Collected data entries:
------------------------------------------------------------
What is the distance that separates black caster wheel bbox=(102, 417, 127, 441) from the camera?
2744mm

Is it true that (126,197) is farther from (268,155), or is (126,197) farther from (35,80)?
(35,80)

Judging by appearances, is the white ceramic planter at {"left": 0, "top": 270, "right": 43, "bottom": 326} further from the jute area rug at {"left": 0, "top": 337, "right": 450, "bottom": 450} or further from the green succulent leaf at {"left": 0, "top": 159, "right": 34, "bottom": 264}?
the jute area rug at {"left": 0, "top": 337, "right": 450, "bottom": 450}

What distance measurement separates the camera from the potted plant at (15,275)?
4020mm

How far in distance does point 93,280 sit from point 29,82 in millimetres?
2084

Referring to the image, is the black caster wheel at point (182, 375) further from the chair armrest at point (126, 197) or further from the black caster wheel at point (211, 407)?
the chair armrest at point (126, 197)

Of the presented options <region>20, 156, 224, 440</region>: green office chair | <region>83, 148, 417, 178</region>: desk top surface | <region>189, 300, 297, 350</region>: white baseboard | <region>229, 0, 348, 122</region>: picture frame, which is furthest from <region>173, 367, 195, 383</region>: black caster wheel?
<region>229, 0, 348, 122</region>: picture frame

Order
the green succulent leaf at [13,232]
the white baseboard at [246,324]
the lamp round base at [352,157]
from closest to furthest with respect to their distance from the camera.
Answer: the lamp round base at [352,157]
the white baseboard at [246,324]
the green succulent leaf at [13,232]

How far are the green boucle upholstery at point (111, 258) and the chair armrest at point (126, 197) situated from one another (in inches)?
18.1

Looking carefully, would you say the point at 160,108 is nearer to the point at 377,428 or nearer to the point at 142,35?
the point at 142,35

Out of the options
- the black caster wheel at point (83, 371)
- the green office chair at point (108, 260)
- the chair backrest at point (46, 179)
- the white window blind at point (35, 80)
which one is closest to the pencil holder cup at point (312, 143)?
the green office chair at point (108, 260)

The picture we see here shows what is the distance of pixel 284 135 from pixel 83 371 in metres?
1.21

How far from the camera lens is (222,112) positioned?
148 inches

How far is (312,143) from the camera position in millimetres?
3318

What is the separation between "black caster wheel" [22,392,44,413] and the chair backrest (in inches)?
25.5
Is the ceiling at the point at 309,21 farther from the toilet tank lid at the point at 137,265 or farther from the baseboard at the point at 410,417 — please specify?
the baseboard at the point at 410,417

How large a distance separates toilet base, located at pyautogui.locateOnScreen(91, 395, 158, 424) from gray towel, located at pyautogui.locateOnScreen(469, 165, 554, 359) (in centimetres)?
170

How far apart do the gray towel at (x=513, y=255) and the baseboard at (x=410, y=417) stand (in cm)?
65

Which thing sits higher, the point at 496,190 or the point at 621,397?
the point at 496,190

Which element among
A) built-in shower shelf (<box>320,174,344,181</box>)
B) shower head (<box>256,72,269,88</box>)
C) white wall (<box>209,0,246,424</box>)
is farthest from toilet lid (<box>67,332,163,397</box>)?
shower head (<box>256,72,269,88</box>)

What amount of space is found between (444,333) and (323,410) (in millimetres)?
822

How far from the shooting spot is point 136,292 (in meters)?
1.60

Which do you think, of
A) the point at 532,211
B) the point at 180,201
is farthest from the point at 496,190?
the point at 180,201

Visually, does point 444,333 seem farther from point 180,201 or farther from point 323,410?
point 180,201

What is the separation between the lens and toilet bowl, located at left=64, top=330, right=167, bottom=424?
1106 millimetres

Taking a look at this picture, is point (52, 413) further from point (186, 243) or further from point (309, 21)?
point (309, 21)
------------------------------------------------------------
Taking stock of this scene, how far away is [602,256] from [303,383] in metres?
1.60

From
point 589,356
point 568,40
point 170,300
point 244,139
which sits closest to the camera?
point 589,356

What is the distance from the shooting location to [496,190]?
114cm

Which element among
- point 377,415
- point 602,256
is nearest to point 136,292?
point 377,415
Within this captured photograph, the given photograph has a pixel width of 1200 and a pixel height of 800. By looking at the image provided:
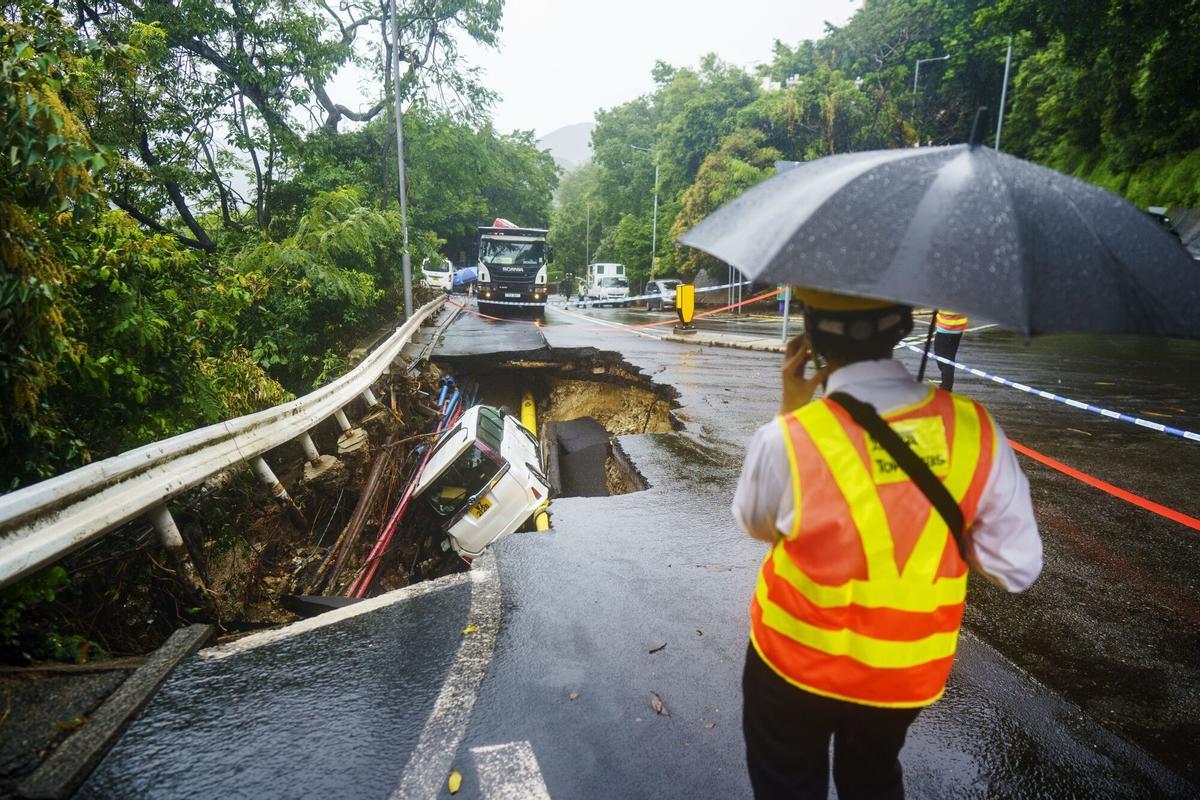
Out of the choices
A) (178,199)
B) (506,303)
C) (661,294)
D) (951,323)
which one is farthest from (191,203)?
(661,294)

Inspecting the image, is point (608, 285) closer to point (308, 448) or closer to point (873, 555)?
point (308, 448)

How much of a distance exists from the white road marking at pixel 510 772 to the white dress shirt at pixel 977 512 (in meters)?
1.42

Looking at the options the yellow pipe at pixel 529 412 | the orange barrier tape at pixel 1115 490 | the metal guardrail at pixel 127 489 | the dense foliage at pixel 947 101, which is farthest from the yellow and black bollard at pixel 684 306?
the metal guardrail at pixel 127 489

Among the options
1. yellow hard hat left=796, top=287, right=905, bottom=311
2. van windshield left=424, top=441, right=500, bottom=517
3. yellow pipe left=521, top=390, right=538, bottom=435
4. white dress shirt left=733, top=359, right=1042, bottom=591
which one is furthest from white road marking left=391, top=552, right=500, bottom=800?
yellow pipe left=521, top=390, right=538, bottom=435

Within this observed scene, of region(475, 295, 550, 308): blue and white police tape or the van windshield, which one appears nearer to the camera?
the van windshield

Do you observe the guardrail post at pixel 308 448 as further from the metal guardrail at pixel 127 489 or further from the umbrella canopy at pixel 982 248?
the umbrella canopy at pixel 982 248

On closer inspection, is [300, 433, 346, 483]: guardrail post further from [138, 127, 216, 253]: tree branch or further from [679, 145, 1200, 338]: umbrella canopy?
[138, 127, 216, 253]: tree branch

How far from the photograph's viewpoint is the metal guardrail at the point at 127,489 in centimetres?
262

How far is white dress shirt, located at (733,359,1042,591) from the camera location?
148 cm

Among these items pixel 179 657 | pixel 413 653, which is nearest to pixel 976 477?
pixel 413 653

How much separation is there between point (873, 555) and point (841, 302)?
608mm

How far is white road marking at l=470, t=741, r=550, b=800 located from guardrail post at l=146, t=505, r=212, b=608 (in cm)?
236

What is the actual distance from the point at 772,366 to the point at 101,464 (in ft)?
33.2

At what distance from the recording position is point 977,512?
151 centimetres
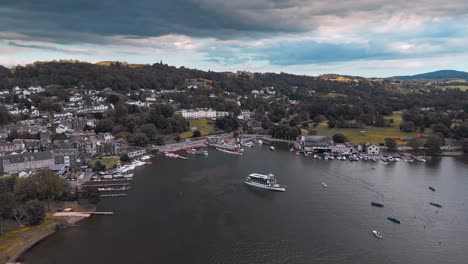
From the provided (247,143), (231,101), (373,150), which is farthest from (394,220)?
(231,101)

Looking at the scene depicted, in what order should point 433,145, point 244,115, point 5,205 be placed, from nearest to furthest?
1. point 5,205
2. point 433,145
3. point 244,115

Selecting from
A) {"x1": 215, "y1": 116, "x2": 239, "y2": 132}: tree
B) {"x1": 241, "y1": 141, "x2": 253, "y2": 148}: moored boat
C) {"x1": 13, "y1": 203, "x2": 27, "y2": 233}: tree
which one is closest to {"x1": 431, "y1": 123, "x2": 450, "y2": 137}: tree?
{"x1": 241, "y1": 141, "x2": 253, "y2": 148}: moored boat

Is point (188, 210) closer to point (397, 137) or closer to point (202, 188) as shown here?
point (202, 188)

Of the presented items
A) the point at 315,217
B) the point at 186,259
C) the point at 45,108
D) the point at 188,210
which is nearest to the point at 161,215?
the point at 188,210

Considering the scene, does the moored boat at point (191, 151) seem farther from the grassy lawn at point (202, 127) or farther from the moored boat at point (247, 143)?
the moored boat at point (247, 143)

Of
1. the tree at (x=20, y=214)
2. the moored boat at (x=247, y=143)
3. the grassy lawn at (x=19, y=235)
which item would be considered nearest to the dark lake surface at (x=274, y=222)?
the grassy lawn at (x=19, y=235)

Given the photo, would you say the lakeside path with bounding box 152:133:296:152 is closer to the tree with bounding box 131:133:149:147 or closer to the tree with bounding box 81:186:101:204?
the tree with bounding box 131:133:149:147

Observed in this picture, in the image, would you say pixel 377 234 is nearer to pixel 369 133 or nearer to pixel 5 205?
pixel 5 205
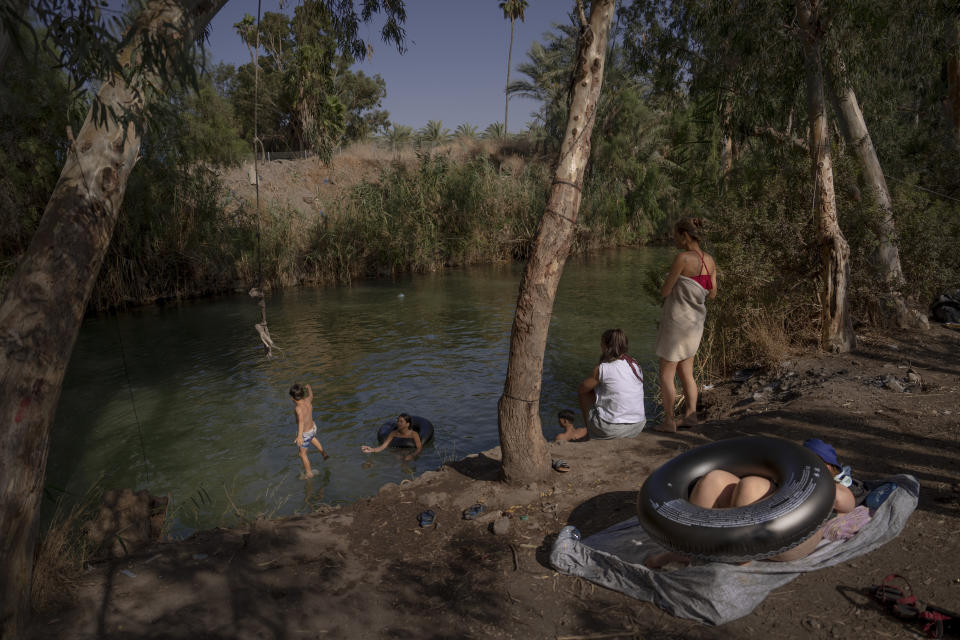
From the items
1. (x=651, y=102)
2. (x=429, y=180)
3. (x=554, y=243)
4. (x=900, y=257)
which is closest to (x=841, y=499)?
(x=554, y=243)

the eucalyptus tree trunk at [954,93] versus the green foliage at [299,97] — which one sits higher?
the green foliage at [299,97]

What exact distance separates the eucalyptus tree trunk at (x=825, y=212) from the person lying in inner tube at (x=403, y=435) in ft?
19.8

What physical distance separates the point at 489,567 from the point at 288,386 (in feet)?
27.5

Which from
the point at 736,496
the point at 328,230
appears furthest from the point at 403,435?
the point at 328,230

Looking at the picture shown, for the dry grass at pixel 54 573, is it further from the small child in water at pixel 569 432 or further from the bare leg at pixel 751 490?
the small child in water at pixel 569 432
------------------------------------------------------------
:: Objective ::
Can you find every line in the entries above that contains the word "Taking", matching case exactly, and copy each of those lines?

:: Problem solution ::
Taking a look at this picture, is point (52, 413) further from point (186, 243) or further from point (309, 21)?
Taking stock of this scene, how far away is [602,256] from [303,383] in metres?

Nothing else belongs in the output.